--- Passage provided ---
2. Database side diagnostics

Once all the considerations on "Application side diagnostics" are applied, the next step is to look into the settings of ALTIBASE HDB.

Log file I/O contention

ALTIBASE HDB makes use of WAL (Write Ahead Logging) protocol which requires that all modifications are written to a transaction log (logfile) before they are applied to DBMS. If you want to enhance the performance of the application, you will need to check the state of log files.

There are two threads related to the state of log files. The first one is "logfile prepare thread" which allocates new memory in order to write a redo log. The second one is "log write thread" which applies all modifications into DBMS.
Once the speed of "log write thread" exceeds "logfile prepare thread", "log write thread" has to wait for "logfile prepare thread" to prepare log files. This symptom is called as "logfile IO contention".
ALTIBASE HDB provides a parameter called "PREPARE_LOG_FILE_COUNT"(default value is 5) to address this issue. Increasing this value sufficiently can prevent the problem in advance.
You can monitor the state of logfile as follows:

select LF_OPEN_COUNT, LF_PREPARE_COUNT, LF_PREPARE_WAIT_COUNT from v$lfg;

If the value of LF_PREPARE_WAIT_COUNT is greater than 1 from the result of the above query, you need to increase the value. The value can be estimated as following.
Double the parameter value of "PREPARE_LOG_FILE_COUNT", then see the value of LF_PREPARE_WAIT_COUNT is still larger than 1.
If so, double the value again and see the result until the value reaches 100.
If LF_PREPARE_WAIT_COUNT is still over 1, it means that the performance of disk is slow. Therefore, you have to consider changing the disk to resolve the problem.

Icon

Caution : ALTIBASE HDB allocates memory for log files based on the value of PREPARE_LOG_FILE_COUNT. Therefore, larger value means larger memory usage.

Checkpoint I/O

The fuzzy and ping-pong based implementation of ALTIBASE HDB checkpointing does not impact transaction response times. However, if the log files and data files are physically on the same file system there may be some read and write I/O contention.
---
Transcribe the part of the ALTIBASE HDB diagnostics text that runs from "select LF_OPEN_COUNT, LF_PREPARE_COUNT, LF_PREPARE_WAIT_COUNT" down to "estimated as following.".
--- Entries shown ---
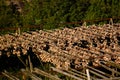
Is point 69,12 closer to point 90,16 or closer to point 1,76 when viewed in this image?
point 90,16

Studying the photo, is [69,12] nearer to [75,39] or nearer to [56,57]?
[75,39]

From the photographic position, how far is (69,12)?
675 inches

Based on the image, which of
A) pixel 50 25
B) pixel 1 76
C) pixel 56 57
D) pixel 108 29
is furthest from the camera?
pixel 50 25

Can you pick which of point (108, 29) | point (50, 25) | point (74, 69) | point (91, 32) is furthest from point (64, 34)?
point (50, 25)

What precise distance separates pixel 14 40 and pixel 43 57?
6.76 feet

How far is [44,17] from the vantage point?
16844mm

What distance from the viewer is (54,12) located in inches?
666

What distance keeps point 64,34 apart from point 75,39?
3.48 feet

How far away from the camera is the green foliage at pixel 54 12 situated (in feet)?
54.8

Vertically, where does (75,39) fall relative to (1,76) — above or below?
above

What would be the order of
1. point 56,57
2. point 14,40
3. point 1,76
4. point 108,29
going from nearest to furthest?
point 56,57, point 1,76, point 14,40, point 108,29

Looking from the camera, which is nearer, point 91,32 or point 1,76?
point 1,76

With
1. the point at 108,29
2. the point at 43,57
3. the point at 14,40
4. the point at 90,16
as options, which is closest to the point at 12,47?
the point at 14,40

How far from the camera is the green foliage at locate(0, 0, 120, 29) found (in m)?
16.7
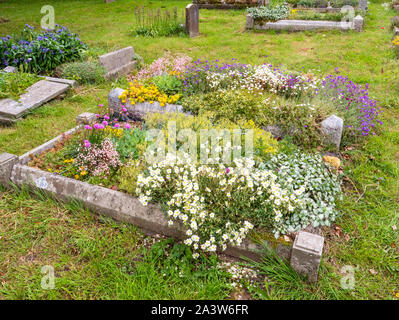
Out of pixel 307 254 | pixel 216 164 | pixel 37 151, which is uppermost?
pixel 216 164

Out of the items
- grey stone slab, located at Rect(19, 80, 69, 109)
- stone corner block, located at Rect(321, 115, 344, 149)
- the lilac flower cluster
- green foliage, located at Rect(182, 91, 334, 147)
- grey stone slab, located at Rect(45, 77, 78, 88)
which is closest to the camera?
stone corner block, located at Rect(321, 115, 344, 149)

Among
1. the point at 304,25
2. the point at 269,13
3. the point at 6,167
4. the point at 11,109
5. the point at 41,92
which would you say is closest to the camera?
the point at 6,167

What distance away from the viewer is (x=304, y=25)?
10.5 metres

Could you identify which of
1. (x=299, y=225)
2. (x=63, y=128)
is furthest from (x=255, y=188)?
(x=63, y=128)

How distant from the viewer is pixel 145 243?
332cm

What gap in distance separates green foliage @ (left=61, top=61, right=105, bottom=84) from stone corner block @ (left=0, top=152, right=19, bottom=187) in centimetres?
349

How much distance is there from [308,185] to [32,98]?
5297mm

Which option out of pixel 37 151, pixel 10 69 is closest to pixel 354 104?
pixel 37 151

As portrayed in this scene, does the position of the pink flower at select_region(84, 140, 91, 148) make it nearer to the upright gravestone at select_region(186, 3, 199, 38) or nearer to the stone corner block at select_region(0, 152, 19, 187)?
the stone corner block at select_region(0, 152, 19, 187)

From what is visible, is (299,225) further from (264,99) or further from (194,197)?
(264,99)

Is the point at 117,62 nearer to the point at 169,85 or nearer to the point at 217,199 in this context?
the point at 169,85

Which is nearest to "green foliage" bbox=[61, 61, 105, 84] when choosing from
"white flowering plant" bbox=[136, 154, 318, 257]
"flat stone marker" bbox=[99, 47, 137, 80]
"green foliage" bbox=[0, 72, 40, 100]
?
"flat stone marker" bbox=[99, 47, 137, 80]

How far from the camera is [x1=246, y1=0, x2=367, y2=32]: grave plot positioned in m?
10.4

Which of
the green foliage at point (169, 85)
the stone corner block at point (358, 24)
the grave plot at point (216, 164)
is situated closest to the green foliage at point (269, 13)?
the stone corner block at point (358, 24)
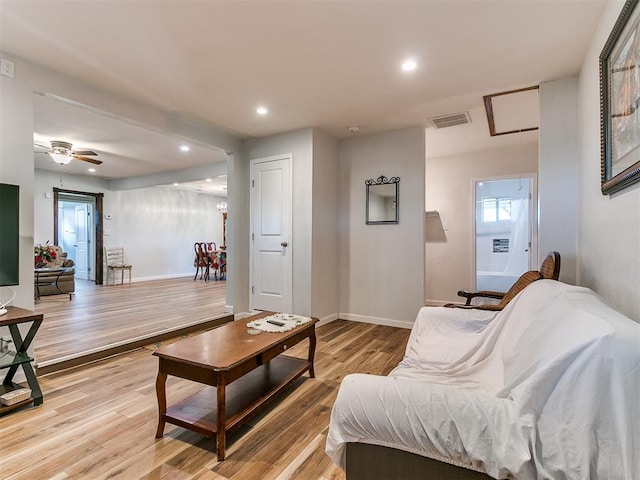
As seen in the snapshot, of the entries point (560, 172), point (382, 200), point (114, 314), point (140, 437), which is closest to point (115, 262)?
point (114, 314)

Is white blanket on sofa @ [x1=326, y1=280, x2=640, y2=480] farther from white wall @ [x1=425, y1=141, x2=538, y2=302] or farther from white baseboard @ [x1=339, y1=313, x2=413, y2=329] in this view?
white wall @ [x1=425, y1=141, x2=538, y2=302]

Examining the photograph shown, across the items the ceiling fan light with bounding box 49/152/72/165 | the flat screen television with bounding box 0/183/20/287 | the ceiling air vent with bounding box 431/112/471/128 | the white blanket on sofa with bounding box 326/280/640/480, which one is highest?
the ceiling air vent with bounding box 431/112/471/128

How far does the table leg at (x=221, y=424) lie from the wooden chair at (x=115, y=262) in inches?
282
---
▸ Reply to the task:
select LF_OPEN_COUNT, LF_PREPARE_COUNT, LF_PREPARE_WAIT_COUNT from v$lfg;

If the value of LF_PREPARE_WAIT_COUNT is greater than 1 from the result of the above query, you need to increase the value. The value can be estimated as following.